There is currently wide variation in which modalities have been recommended. For example, while the UK guidelines do not openly favour one modality over another,[5] the Australia and New Zealand Intensive Care Society specifically recommends four vessel catheter angiography and radionuclide studies, but not MRI or TCD.[8] An international set of guidelines will need to reflect issues such as the cost-effectiveness and availability of the appropriate modality (e.g. sourcing radiopharmaceuticals for radionuclide studies), particularly for resource-constrained settings.

Thirdly, we consider the timing of imaging. For this, the radiologist needs to have an understanding of the physiological processes leading to brainstem death. It has been suggested that the vast majority of cases of brainstem death are a result of catastrophic supratentorial pathology, with only around 2% being due to isolated brainstem lesions.[18] The most likely mechanism starts with cerebral oedema, which would lead to the posterior cerebro spinal fluid pathways being impeded. There would be subsequent development of obstructive hydrocephalus which would cause an increase in the intracranial pressure. This in turn will eventually reduce the cerebral perfusion pressure to zero, resulting in collapse of intracranial blood flow. It follows that the process of brainstem death in the context of supratentorial pathology is a process rather than a single event. Consequently, only a snapshot may be provided in imaging that examines circulatory status. This should be borne in mind when interpreting such studies, as persistence in blood flow at one stage may lead to cessation at a later stage. Furthermore, this may reduce clinicians’ confidence in diagnosing brainstem death and leads to the question whether repeat or serial imaging should be performed to confirm ultimate circulatory collapse. As discussed earlier, the use of TCD may prevent premature contrast-based imaging (i.e. before cessation of blood flow has been established).
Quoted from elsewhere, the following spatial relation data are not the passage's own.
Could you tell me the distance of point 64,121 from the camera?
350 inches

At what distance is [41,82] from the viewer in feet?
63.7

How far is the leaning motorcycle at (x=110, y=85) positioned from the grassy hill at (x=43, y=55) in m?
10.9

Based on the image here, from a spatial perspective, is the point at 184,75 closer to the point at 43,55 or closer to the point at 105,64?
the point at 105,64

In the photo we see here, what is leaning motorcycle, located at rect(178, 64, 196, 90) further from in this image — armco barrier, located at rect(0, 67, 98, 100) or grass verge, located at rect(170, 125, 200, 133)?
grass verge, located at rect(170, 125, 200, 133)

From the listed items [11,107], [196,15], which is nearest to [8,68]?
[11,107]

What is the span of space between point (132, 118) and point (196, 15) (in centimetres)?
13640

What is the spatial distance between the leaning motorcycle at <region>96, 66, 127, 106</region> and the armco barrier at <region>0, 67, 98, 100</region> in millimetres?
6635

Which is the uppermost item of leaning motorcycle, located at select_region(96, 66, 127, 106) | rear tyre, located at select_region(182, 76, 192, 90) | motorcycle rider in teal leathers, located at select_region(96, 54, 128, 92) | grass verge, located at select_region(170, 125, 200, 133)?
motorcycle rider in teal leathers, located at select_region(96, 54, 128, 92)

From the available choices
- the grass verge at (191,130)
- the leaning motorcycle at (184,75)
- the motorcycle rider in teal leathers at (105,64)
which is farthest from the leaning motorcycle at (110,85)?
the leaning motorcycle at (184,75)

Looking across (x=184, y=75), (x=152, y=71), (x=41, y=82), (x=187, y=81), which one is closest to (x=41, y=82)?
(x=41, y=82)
To conclude, there still remains significant controversy in the role of imaging in diagnosing brainstem death. The need for a unified global consensus and formulation of a research agenda in how imaging should be used is ever growing. The radiology community has the opportunity to work in collaboration with intensive care physicians to facilitate this process. Given that at present there is no ideal imaging modality, it is unlikely that imaging will universally form a compulsory part of diagnosing brainstem death in the near future. Nevertheless, imaging currently has important applications in supporting a diagnosis and is invaluable in certain clinical situations. Finally, radiologists should be mindful of the underlying physiological processes in brainstem death when interpreting certain studies.